节选正文.
▽
最近参加了科大讯飞的线下商店销量预测挑战赛，线上成绩0.66，最终排名第七，这里把自己的方案分享出来，欢迎大家交流讨论！代码和数据均已上传到GitHub：
https://github.com/Smallviller/KDXF_sales_forecast_competition

赛题说明

比赛传送门：https://challenge.xfyun.cn/topic/info?type=offline-store-sales-forecast

赛题任务

给定商店销量历史相关数据和时间等信息，预测商店对应商品的周销量。

数据说明

训练集：33周的历史销量数据
测试集：34周的销量
数据字段：字段shop_id（店铺id）、 item_id（商品id）、week（周标识）、item_price（商品价格）、item_category_id（商品品类id）、weekly_sales（周销量）组成。

可以发现这里的shop_id、item_id、week和item_category_id进行了脱敏处理，经过简单探索，发现：

shop_id共有32个，item_id共有523个、item_category_id共有34个，shop和item是多对多的关系，通过shop*item可标识唯一商品。
item_price存在大量空值，比率达73%
weekly_sales大多偏低，集中在0和1，存在间歇性需求的问题

特征工程

一般销量预测，特征工程主要从这几个方面入手：时间相关特征、历史销量相关特征、价格相关特征...不过这里的时间特征被脱敏了，用不到，所以特征工程主要从销量和价格入手。

销量相关特征

滞后特征：滞后 1-14周的销量
滑动特征：滑动2-14周销量的min/max/median/mean/std
类别encoding特征：每个item、shop、item_category、shop*item_category、shop*item销量的mean和std
类别滞后特征：每个item、shop、item_category滞后1-14周的销量

价格相关特征

价格原始值：包含原始特征和填充特征，填充策略采用先向前填补再向后填补，最后没填补到的在用众数填补
类别encoding特征：每个item、shop、item_category、shop*item_category、shop*item价格的mean和std
价格差异特征：当前价格与shop、item、item_cat、shop_cat、shop_item的价格均值的差值
价格变动特征：当前价格与上周价格/上个月平均价格的差值

模型

只使用了lightgbm

损失函数

训练的损失函数采用tweedie，由于存在间歇性需求的问题，很多商品的销量的销量为0，满足tweedie分布，因此采用tweedie作为损失函数效果要比mse要更好

交叉验证策略

由于时间序列的数据存在先后，只能用历史来预测未来，因此在交叉验证的时候就得格外小心，不能使用随机划分，因为这样会泄露未来的数据，但是时序也有自己的一套交叉验证方法，我这里使用了三折交叉。
△
练习题目.
根据上文销量预测方案，回答下列问题：
(a) 训练集包含多少周的历史销量数据？
(b) item_price 字段的空值比率为多少？
(c) 交叉验证采用了几折？

所供资料.
▽
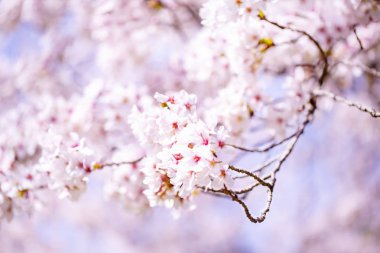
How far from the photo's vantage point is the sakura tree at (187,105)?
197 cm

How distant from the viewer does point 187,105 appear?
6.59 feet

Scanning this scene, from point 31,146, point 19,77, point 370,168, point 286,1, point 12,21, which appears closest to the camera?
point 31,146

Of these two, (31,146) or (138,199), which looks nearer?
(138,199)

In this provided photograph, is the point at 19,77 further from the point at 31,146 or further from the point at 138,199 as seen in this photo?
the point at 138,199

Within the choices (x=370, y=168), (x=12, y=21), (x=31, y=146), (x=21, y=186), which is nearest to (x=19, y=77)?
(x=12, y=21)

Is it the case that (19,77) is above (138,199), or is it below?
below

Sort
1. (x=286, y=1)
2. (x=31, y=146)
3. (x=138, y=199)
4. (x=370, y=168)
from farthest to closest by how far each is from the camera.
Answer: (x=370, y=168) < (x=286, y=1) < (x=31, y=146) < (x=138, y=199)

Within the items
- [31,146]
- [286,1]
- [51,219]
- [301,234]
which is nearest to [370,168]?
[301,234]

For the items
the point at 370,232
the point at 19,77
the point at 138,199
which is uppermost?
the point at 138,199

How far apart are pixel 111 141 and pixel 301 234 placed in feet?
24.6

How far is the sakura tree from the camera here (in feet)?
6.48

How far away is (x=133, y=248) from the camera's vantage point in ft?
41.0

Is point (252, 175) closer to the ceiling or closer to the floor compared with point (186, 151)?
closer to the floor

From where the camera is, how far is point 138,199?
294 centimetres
△
▽
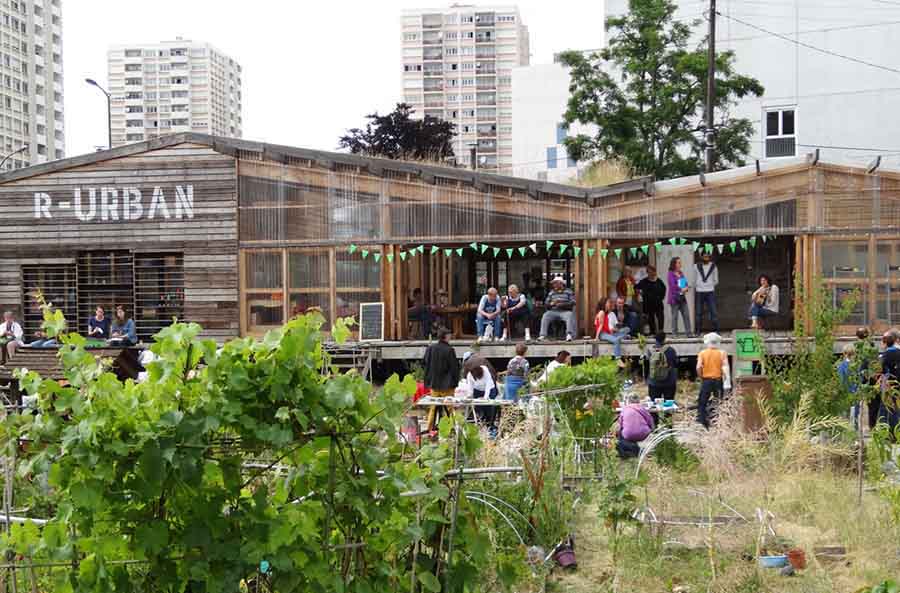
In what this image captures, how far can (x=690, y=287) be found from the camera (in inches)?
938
△
▽
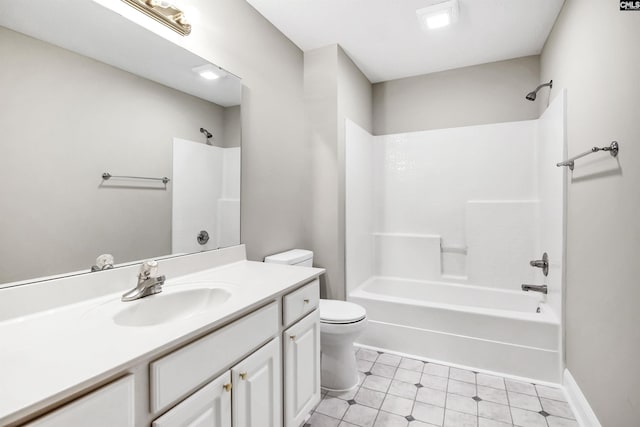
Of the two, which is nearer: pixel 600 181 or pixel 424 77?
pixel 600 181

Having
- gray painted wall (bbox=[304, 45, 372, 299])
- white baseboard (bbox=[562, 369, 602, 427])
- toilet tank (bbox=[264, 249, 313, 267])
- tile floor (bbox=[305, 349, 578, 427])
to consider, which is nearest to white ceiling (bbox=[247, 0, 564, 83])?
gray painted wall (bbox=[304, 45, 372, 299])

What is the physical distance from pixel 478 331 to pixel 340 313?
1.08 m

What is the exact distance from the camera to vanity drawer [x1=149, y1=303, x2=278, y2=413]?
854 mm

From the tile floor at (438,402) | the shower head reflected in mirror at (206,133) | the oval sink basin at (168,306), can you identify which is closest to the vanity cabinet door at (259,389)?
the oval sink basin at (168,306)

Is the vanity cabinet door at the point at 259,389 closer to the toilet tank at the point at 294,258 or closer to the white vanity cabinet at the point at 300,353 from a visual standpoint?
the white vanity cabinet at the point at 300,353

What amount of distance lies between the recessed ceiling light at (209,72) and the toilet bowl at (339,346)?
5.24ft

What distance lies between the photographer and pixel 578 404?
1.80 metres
△
完整解答.
(a) 33周。
(b) 73%。
(c) 三折。